I'm currently looking into adding sound to my game. I have seen OpenAL and SDL, but I would like to know what else is out there. Can you recommend any good cross-platform Audio APIs for game development?
Stack Overflow question: "Cross platform sound API for games?"
I agree with the accepted answer:
I'm a big fan of SFML Library. It does provide additional Graphic and Network features, but what is relevant to this question, is that it also has neat Audio package.
Audio features are:
- Uses hardware acceleration whenever possible
- Can load and save standard sound formats : ogg, wav, flac, aiff, au, raw, paf, svx, nist, voc, ircam, w64, mat4, mat5 pvf, htk, sds, avr, sd2, caf, wve, mpc2k, rf64
- Can load all audio resources directly from files in memory
- 3D sound spacialization
- Easy interface for capturing audio
- Manages memory efficiently, so that you don't have to worry about resources lifetime or storage
- Supports streaming for big files ; you can even write your custom streaming class for any source (network, ...)

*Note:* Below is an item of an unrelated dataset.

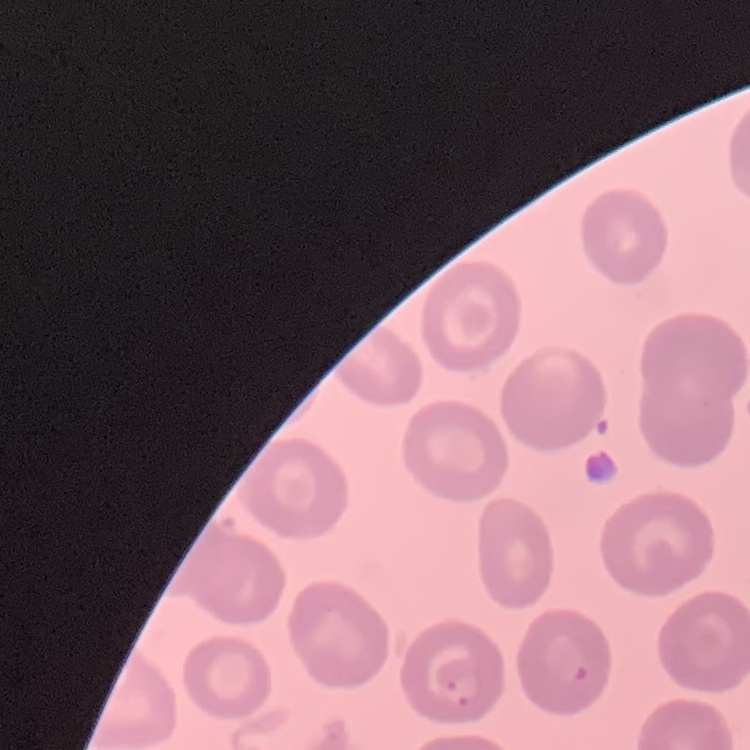 The erythrocytes show no rouleaux formation. Thin peripheral smear. Stained with either Field's or Giemsa. Square crop of a larger photomicrograph.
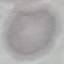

- Supports multi-channels formats (mono, stereo, 4.0, 5.1, 6.1, 7.1)
The sort of de-facto API for sound implementation in games these days as far as I'm concerned is FMOD.
It's free for non-commericial uses, and relatively inexpensive for "casual" (read: indie) development.
It is a bit overkill for the simple "play back this sound" requirement, but does provide a huge feature set that's well tested on all sorts of platforms.
I really like OpenAL as a cross-platform audio library. The API is a bit low level but you can easily wrap it into a nicer engine friendly interface. It's truly cross platform with first class support for: iPhone, Android, MacOSX, Windows, and Linux.
Take a look at Djinn Engine sound code. Two files, maybe 300 lines between them (counting comments etc) and you'vd got a workable sound system.
I've never build an audio centric game, so OpenAL might not fit the bill if extreme control is needed.
Additionally to FMOD, there is Audiokinetic Wwise, which is more and more used in the game industry as a professional cross-platform sound design tool and API. It has a large selection of effects (including convolution reverb), complex sound logic system, sound layering, profiling, interactive music tools, etc... It provides a good selection of decoding algorithms and is also free for non-commercial projects.